Does downtime make you feel guilty?
For many people, planning to relax, or take a break doesn’t come easy. They unconsciously prefer to have a super pack schedule. Productivity is their number one priority — and doing nothing produces anxiety.
The pressure to be hyper-productive is real — people are working longer hours, constantly checking their inboxes, constantly focused on getting more done. Unrelenting drive is becoming more common than ever — but it’s not without serious trade-offs.
“The more you’re aware of where your drive is coming from, where you’re pointing it, and what you’re giving up as a result to pursue it, the better off you’ll be,” argues Brad Stulberg, a performance coach and the author of Peak Performance.
The more you do, the better things will get, right? Not necessarily.
Striving for ever-more efficiency without making time for downtime isn’t the answer to getting better work done. Working for long-stretches without breaks can lead to stress and exhaustion.
Sometimes sitting still is the most productive thing you can do. Don’t underestimate the power of relaxation. Don’t overwhelm yourself with tasks and projects every week if you can.

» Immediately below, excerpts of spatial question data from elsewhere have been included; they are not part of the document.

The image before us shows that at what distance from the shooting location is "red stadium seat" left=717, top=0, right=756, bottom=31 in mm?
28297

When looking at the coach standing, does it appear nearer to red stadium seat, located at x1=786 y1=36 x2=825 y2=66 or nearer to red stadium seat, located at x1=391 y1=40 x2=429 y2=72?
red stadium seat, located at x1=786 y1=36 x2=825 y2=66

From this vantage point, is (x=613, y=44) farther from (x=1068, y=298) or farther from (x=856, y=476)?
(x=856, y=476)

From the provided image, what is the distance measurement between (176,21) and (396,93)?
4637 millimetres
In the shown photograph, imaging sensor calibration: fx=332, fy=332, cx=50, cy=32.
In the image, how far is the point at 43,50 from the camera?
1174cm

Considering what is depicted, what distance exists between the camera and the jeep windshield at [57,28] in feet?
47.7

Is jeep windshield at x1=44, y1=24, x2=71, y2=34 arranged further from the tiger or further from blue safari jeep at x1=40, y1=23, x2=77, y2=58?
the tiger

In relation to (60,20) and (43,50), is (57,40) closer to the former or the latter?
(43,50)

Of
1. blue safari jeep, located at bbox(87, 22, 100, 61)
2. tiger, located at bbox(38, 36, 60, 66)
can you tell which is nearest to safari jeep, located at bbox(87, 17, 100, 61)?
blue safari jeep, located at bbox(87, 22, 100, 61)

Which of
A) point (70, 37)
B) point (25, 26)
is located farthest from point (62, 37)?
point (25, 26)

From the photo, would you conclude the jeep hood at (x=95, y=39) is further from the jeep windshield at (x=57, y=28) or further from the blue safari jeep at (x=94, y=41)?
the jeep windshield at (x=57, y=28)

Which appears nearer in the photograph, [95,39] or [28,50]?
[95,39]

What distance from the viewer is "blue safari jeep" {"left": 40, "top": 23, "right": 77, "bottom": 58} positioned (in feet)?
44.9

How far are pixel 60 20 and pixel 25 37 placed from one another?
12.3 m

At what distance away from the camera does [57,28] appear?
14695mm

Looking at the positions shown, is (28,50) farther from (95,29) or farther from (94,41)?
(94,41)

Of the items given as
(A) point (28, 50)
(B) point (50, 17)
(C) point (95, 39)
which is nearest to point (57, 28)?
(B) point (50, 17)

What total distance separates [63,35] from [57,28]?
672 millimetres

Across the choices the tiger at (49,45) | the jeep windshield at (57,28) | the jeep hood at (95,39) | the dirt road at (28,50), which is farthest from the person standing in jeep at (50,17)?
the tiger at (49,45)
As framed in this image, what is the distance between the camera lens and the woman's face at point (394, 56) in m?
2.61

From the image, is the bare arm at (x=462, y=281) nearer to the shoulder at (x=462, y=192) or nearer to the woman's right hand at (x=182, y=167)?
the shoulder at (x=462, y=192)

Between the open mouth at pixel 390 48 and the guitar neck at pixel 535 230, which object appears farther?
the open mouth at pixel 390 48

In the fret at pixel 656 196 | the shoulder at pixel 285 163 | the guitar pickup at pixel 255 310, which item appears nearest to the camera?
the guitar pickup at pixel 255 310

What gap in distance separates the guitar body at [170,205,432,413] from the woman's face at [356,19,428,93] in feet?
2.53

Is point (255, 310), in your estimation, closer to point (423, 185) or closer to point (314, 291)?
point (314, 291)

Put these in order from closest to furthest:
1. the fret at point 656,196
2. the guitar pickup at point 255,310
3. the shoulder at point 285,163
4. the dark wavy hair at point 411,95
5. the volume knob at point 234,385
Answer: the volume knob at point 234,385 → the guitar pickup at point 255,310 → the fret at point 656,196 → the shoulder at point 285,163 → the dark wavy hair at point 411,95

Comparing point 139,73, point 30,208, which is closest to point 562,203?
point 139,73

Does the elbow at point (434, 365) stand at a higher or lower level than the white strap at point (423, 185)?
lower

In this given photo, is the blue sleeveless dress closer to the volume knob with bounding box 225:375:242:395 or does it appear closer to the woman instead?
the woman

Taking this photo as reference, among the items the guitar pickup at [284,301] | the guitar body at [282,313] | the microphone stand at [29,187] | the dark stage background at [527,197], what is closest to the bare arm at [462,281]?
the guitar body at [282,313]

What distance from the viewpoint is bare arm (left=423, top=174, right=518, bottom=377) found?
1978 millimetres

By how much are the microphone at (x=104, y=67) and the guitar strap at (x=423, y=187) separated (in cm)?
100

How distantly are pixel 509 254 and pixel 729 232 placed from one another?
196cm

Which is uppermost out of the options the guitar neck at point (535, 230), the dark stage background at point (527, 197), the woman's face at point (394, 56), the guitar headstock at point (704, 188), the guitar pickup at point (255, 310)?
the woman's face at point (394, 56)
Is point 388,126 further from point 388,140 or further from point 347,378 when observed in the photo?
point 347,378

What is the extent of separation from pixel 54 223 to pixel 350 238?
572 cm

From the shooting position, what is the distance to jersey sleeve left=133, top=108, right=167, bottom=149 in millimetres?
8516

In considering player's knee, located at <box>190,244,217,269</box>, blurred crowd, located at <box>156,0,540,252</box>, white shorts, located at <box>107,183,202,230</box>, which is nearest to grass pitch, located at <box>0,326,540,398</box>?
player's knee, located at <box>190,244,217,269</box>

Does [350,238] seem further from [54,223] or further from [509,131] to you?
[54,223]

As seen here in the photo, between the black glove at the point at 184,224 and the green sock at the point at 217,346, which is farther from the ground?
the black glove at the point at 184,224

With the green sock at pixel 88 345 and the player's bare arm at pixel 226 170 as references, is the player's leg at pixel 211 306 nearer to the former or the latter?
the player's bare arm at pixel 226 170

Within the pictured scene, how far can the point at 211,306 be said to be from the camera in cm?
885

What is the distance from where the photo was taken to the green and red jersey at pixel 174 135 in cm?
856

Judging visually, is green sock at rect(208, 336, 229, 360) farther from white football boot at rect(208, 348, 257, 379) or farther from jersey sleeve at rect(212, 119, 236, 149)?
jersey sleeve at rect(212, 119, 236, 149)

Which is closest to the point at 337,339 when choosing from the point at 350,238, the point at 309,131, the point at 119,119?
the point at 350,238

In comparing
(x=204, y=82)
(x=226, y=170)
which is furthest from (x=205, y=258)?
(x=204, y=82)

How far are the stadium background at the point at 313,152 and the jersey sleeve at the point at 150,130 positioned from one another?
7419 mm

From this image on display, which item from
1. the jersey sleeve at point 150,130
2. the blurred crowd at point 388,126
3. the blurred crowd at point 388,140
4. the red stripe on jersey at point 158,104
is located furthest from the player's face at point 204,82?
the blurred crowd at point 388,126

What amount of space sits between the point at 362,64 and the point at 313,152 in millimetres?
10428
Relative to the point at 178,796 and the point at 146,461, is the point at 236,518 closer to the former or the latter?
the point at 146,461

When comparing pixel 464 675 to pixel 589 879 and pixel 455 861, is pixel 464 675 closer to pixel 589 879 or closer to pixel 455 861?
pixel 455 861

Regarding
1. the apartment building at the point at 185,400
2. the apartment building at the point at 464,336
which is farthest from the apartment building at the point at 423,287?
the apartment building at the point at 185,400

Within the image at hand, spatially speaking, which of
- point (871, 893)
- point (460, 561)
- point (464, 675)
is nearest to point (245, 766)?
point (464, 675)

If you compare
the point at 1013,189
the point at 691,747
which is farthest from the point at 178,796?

“Time management doesn’t mean packing your day like a moving van, ensuring every single square inch (or minute) of space is full. If you actually had more time, you’d just stuff it with more of the same: more appointments, more projects and more paperwork,” says productivity expert and author SuperCompetent: The Six Keys to Perform at Your Productive Best of Laura Stack.
Pursuing super productivity or working long hours and neglecting the rest of life isn’t always the best idea. Sometimes it’s good to get less quality work done, to relax, to breathe and start over.
Activity doesn’t always equal productivity. Aiming to work all the time is just about the least productive thing you can possibly do. In the end, your output suffers. And you can put your health at risk too.
Productivity is about values, quality work, and how much time and energy you want to devote to high-value tasks. “Productivity means maximizing your capacity for important work, not injecting more and more busyness,” argues Scott Young, author of Ultralearning.
What else is productivity?
Meaningful conversations with friends and family, long walks to think, exercise, reading great books, quality sleep, a vacation from work (no matter how short), time for passion projects, and a break from all the screens every now and then. Approach work with a bigger perspective and make time for other activities that truly matter to you.
Research tells us to sleep, rest, exercise, and eat healthy because they make us more productive. Continuous productivity is our ideal world. But we rarely stop to think, reset and start with a fresh mind.
The authors of a recent study said, “In our fast-paced society, there is always something keeping us perpetually in “go” mode. This constant state of activity may be playing a major role in the mental health and sleep problems within our country, with leading indicators of depression and suicide increasing in adults and youth in the United States.”
It pays to prioritise downtime. Productivity doesn’t have to be a race to finish. Many people operate in reactive mode — they are always reacting to life and all that happens in it. The most productive people are proactive — they manage tasks and events rather than just responding to them after they have happened. They schedule things instead of just trying to get to everything that needs their attention.
Thorin Klosowski of Lifehacker explains, “Many of us have equated productivity with doing more, but it shouldn’t be. It should be about doing the right amount of work in less time so we have the time for all the nothing we want to do. Don’t turn that nothing into a place to be productive.”
To be more productive, and intentional, view time management as task management. This mindset can you realize that “some tasks can wait,” — not everything is urgent.
When you do work, get excited, enjoy the process, pour yourself into it, work on important, high-impact tasks … and then learn to relax, refresh, and replenish your energy. Sometimes it’s more important to recognize how you channel your energy than to be “on” all the time.